* **Exercise description**: Copy each entry below unchanged; the images do not go in the copy.

* **Saved data entries**:
• • • • •

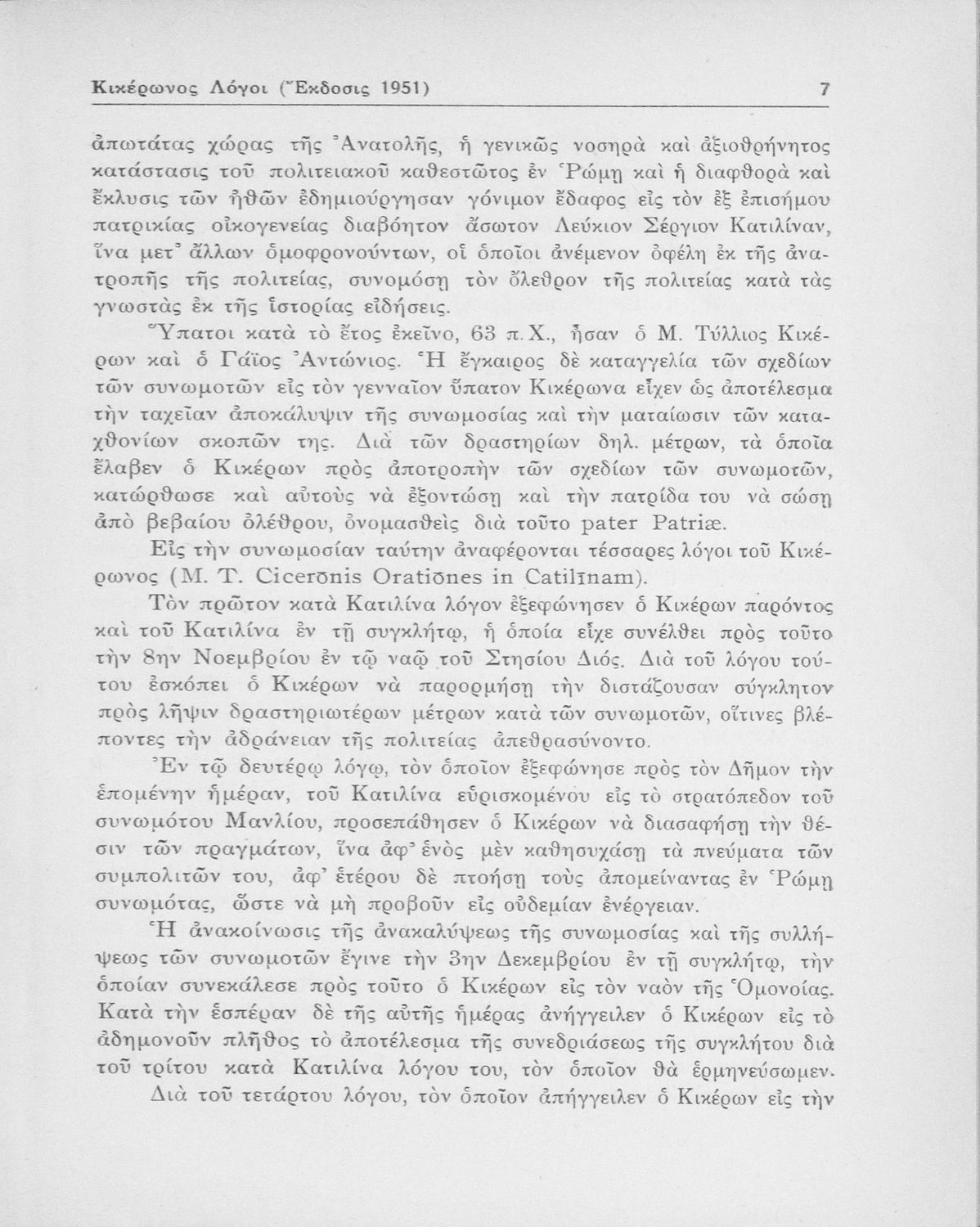 Κικέρωνος Λόγοι (Ἔκδοσις 1951) 7

ἀπωτάτας χώρας τῆς Ἀνατολῆς, ἡ γενικῶς νοσηρὰ καὶ ἀξιοθρήνητος κατάστασις τοῦ πολιτειακοῦ καθεστῶτος ἐν Ῥώμῃ καὶ ἡ διαφθορὰ καὶ ἔκλυσις τῶν ἠθῶν ἐδημιούργησαν γόνιμον ἔδαφος εἰς τὸν ἐξ ἐπισήμου πατρικίας οἰκογενείας διαβόητον ἄσωτον Λεύκιον Σέργιον Κατιλίναν, ἵνα μετ᾿ ἄλλων ὁμοφρονούντων, οἱ ὁποῖοι ἀνέμενον ὀφέλη ἐκ τῆς ἀνατροπῆς τῆς πολιτείας, συνομόσῃ τὸν ὄλεθρον τῆς πολιτείας κατὰ τὰς γνωστὰς ἐκ τῆς ἱστορίας εἰδήσεις.

Ὕπατοι κατὰ τὸ ἔτος ἐκεῖνο, 63 π.Χ., ἦσαν ὁ Μ. Τύλλιος Κικέρων καὶ ὁ Γάϊος Ἀντώνιος. Ἡ ἔγκαιρος δὲ καταγγελία τῶν σχεδίων τῶν συνωμοτῶν εἰς τὸν γενναῖον ὕπατον Κικέρωνα εἶχεν ὡς ἀποτέλεσμα τὴν ταχεῖαν ἀποκάλυψιν τῆς συνωμοσίας καὶ τὴν ματαίωσιν τῶν καταχθονίων σκοπῶν της. Διὰ τῶν δραστηρίων δηλ. μέτρων, τὰ ὁποῖα ἔλαβεν ὁ Κικέρων πρὸς ἀποτροπὴν τῶν σχεδίων τῶν συνωμοτῶν, κατώρθωσε καὶ αὐτοὺς νὰ ἐξοντώσῃ καὶ τὴν πατρίδα του νὰ σώσῃ ἀπὸ βεβαίου ὀλέθρου, ὀνομασθεὶς διὰ τοῦτο pater Patriæ.

Εἰς τὴν συνωμοσίαν ταύτην ἀναφέρονται τέσσαρες λόγοι τοῦ Κικέρωνος (M. T. Cicerōnis Oratiōnes in Catilīnam).

Τὸν πρῶτον κατὰ Κατιλίνα λόγον ἐξεφώνησεν ὁ Κικέρων παρόντος καὶ τοῦ Κατιλίνα ἐν τῇ συγκλήτῳ, ἡ ὁποία εἶχε συνέλθει πρὸς τοῦτο τὴν 8ην Νοεμβρίου ἐν τῷ ναῷ τοῦ Στησίου Διός. Διὰ τοῦ λόγου τούτου ἐσκόπει ὁ Κικέρων νὰ παρορμήσῃ τὴν διστάζουσαν σύγκλητον πρὸς λῆψιν δραστηριωτέρων μέτρων κατὰ τῶν συνωμοτῶν, οἵτινες βλέποντες τὴν ἀδράνειαν τῆς πολιτείας ἀπεθρασύνοντο.

Ἐν τῷ δευτέρῳ λόγῳ, τὸν ὁποῖον ἐξεφώνησε πρὸς τὸν Δῆμον τὴν ἑπομένην ἡμέραν, τοῦ Κατιλίνα εὑρισκομένου εἰς τὸ στρατόπεδον τοῦ συνωμότου Μανλίου, προσεπάθησεν ὁ Κικέρων νὰ διασαφήσῃ τὴν θέσιν τῶν πραγμάτων, ἵνα ἀφ᾿ ἑνὸς μὲν καθησυχάσῃ τὰ πνεύματα τῶν συμπολιτῶν του, ἀφ᾿ ἑτέρου δὲ πτοήσῃ τοὺς ἀπομείναντας ἐν Ῥώμῃ συνωμότας, ὥστε νὰ μὴ προβοῦν εἰς οὐδεμίαν ἐνέργειαν.

Ἡ ἀνακοίνωσις τῆς ἀνακαλύψεως τῆς συνωμοσίας καὶ τῆς συλλήψεως τῶν συνωμοτῶν ἔγινε τὴν 3ην Δεκεμβρίου ἐν τῇ συγκλήτῳ, τὴν ὁποίαν συνεκάλεσε πρὸς τοῦτο ὁ Κικέρων εἰς τὸν ναὸν τῆς Ὁμονοίας. Κατὰ τὴν ἑσπέραν δὲ τῆς αὐτῆς ἡμέρας ἀνήγγειλεν ὁ Κικέρων εἰς τὸ ἀδημονοῦν πλῆθος τὸ ἀποτέλεσμα τῆς συνεδριάσεως τῆς συγκλήτου διὰ τοῦ τρίτου κατὰ Κατιλίνα λόγου του, τὸν ὁποῖον θὰ ἑρμηνεύσωμεν.

Διὰ τοῦ τετάρτου λόγου, τὸν ὁποῖον ἀπήγγειλεν ὁ Κικέρων εἰς τὴν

• • • • •

* **Task solution**:
 Κικέρωνος Λόγοι (Ἔκδοσις 1951) 7

ἀπωτάτας χώρας τῆς Ἀνατολῆς, ἡ γενικῶς νοσηρὰ καὶ ἀξιοθρήνητος κατάστασις τοῦ πολιτειακοῦ καθεστῶτος ἐν Ῥώμῃ καὶ ἡ διαφθορὰ καὶ ἔκλυσις τῶν ἠθῶν ἐδημιούργησαν γόνιμον ἔδαφος εἰς τὸν ἐξ ἐπισήμου πατρικίας οἰκογενείας διαβόητον ἄσωτον Λεύκιον Σέργιον Κατιλίναν, ἵνα μετ᾿ ἄλλων ὁμοφρονούντων, οἱ ὁποῖοι ἀνέμενον ὀφέλη ἐκ τῆς ἀνατροπῆς τῆς πολιτείας, συνομόσῃ τὸν ὄλεθρον τῆς πολιτείας κατὰ τὰς γνωστὰς ἐκ τῆς ἱστορίας εἰδήσεις.

Ὕπατοι κατὰ τὸ ἔτος ἐκεῖνο, 63 π.Χ., ἦσαν ὁ Μ. Τύλλιος Κικέρων καὶ ὁ Γάϊος Ἀντώνιος. Ἡ ἔγκαιρος δὲ καταγγελία τῶν σχεδίων τῶν συνωμοτῶν εἰς τὸν γενναῖον ὕπατον Κικέρωνα εἶχεν ὡς ἀποτέλεσμα τὴν ταχεῖαν ἀποκάλυψιν τῆς συνωμοσίας καὶ τὴν ματαίωσιν τῶν καταχθονίων σκοπῶν της. Διὰ τῶν δραστηρίων δηλ. μέτρων, τὰ ὁποῖα ἔλαβεν ὁ Κικέρων πρὸς ἀποτροπὴν τῶν σχεδίων τῶν συνωμοτῶν, κατώρθωσε καὶ αὐτοὺς νὰ ἐξοντώσῃ καὶ τὴν πατρίδα του νὰ σώσῃ ἀπὸ βεβαίου ὀλέθρου, ὀνομασθεὶς διὰ τοῦτο pater Patriæ.

Εἰς τὴν συνωμοσίαν ταύτην ἀναφέρονται τέσσαρες λόγοι τοῦ Κικέρωνος (M. T. Cicerōnis Oratiōnes in Catilīnam).

Τὸν πρῶτον κατὰ Κατιλίνα λόγον ἐξεφώνησεν ὁ Κικέρων παρόντος καὶ τοῦ Κατιλίνα ἐν τῇ συγκλήτῳ, ἡ ὁποία εἶχε συνέλθει πρὸς τοῦτο τὴν 8ην Νοεμβρίου ἐν τῷ ναῷ τοῦ Στησίου Διός. Διὰ τοῦ λόγου τούτου ἐσκόπει ὁ Κικέρων νὰ παρορμήσῃ τὴν διστάζουσαν σύγκλητον πρὸς λῆψιν δραστηριωτέρων μέτρων κατὰ τῶν συνωμοτῶν, οἵτινες βλέποντες τὴν ἀδράνειαν τῆς πολιτείας ἀπεθρασύνοντο.

Ἐν τῷ δευτέρῳ λόγῳ, τὸν ὁποῖον ἐξεφώνησε πρὸς τὸν Δῆμον τὴν ἑπομένην ἡμέραν, τοῦ Κατιλίνα εὑρισκομένου εἰς τὸ στρατόπεδον τοῦ συνωμότου Μανλίου, προσεπάθησεν ὁ Κικέρων νὰ διασαφήσῃ τὴν θέσιν τῶν πραγμάτων, ἵνα ἀφ᾿ ἑνὸς μὲν καθησυχάσῃ τὰ πνεύματα τῶν συμπολιτῶν του, ἀφ᾿ ἑτέρου δὲ πτοήσῃ τοὺς ἀπομείναντας ἐν Ῥώμῃ συνωμότας, ὥστε νὰ μὴ προβοῦν εἰς οὐδεμίαν ἐνέργειαν.

Ἡ ἀνακοίνωσις τῆς ἀνακαλύψεως τῆς συνωμοσίας καὶ τῆς συλλήψεως τῶν συνωμοτῶν ἔγινε τὴν 3ην Δεκεμβρίου ἐν τῇ συγκλήτῳ, τὴν ὁποίαν συνεκάλεσε πρὸς τοῦτο ὁ Κικέρων εἰς τὸν ναὸν τῆς Ὁμονοίας. Κατὰ τὴν ἑσπέραν δὲ τῆς αὐτῆς ἡμέρας ἀνήγγειλεν ὁ Κικέρων εἰς τὸ ἀδημονοῦν πλῆθος τὸ ἀποτέλεσμα τῆς συνεδριάσεως τῆς συγκλήτου διὰ τοῦ τρίτου κατὰ Κατιλίνα λόγου του, τὸν ὁποῖον θὰ ἑρμηνεύσωμεν.

Διὰ τοῦ τετάρτου λόγου, τὸν ὁποῖον ἀπήγγειλεν ὁ Κικέρων εἰς τὴν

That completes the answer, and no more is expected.